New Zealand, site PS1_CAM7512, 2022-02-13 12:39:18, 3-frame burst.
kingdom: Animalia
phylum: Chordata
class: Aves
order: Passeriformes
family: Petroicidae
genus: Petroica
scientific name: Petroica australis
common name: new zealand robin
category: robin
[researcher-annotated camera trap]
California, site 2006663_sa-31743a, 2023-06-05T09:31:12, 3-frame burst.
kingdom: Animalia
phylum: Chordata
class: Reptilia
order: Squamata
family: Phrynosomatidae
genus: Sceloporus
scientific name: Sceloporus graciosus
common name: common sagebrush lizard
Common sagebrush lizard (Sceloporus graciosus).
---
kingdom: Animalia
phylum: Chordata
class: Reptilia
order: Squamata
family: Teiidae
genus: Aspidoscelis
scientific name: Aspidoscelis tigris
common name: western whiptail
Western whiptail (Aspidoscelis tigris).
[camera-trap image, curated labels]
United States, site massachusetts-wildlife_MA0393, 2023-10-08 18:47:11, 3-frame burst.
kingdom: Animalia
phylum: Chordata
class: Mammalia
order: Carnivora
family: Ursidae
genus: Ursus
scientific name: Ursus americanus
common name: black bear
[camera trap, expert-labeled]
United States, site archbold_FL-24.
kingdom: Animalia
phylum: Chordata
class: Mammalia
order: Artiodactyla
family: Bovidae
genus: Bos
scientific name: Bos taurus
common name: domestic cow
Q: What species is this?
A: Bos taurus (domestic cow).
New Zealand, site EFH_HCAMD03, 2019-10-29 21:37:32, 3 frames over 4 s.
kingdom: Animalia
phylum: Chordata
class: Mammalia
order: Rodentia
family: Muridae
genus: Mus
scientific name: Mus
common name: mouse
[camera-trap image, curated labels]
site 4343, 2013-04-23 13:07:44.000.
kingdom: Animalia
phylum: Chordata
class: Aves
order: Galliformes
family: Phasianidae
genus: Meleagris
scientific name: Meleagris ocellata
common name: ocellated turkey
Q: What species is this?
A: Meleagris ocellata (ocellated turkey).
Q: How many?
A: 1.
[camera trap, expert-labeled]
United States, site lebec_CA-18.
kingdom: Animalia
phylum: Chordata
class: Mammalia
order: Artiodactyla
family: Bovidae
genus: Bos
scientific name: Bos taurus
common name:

——————————

Output the material in full, exactly as it appears.

● Response to the exercise
New Zealand, site PS1_CAM7512, 2022-02-13 12:39:18, 3-frame burst.
kingdom: Animalia
phylum: Chordata
class: Aves
order: Passeriformes
family: Petroicidae
genus: Petroica
scientific name: Petroica australis
common name: new zealand robin
category: robin
[researcher-annotated camera trap]
California, site 2006663_sa-31743a, 2023-06-05T09:31:12, 3-frame burst.
kingdom: Animalia
phylum: Chordata
class: Reptilia
order: Squamata
family: Phrynosomatidae
genus: Sceloporus
scientific name: Sceloporus graciosus
common name: common sagebrush lizard
Common sagebrush lizard (Sceloporus graciosus).
---
kingdom: Animalia
phylum: Chordata
class: Reptilia
order: Squamata
family: Teiidae
genus: Aspidoscelis
scientific name: Aspidoscelis tigris
common name: western whiptail
Western whiptail (Aspidoscelis tigris).
[camera-trap image, curated labels]
United States, site massachusetts-wildlife_MA0393, 2023-10-08 18:47:11, 3-frame burst.
kingdom: Animalia
phylum: Chordata
class: Mammalia
order: Carnivora
family: Ursidae
genus: Ursus
scientific name: Ursus americanus
common name: black bear
[camera trap, expert-labeled]
United States, site archbold_FL-24.
kingdom: Animalia
phylum: Chordata
class: Mammalia
order: Artiodactyla
family: Bovidae
genus: Bos
scientific name: Bos taurus
common name: domestic cow
Q: What species is this?
A: Bos taurus (domestic cow).
New Zealand, site EFH_HCAMD03, 2019-10-29 21:37:32, 3 frames over 4 s.
kingdom: Animalia
phylum: Chordata
class: Mammalia
order: Rodentia
family: Muridae
genus: Mus
scientific name: Mus
common name: mouse
[camera-trap image, curated labels]
site 4343, 2013-04-23 13:07:44.000.
kingdom: Animalia
phylum: Chordata
class: Aves
order: Galliformes
family: Phasianidae
genus: Meleagris
scientific name: Meleagris ocellata
common name: ocellated turkey
Q: What species is this?
A: Meleagris ocellata (ocellated turkey).
Q: How many?
A: 1.
[camera trap, expert-labeled]
United States, site lebec_CA-18.
kingdom: Animalia
phylum: Chordata
class: Mammalia
order: Artiodactyla
family: Bovidae
genus: Bos
scientific name: Bos taurus
common name:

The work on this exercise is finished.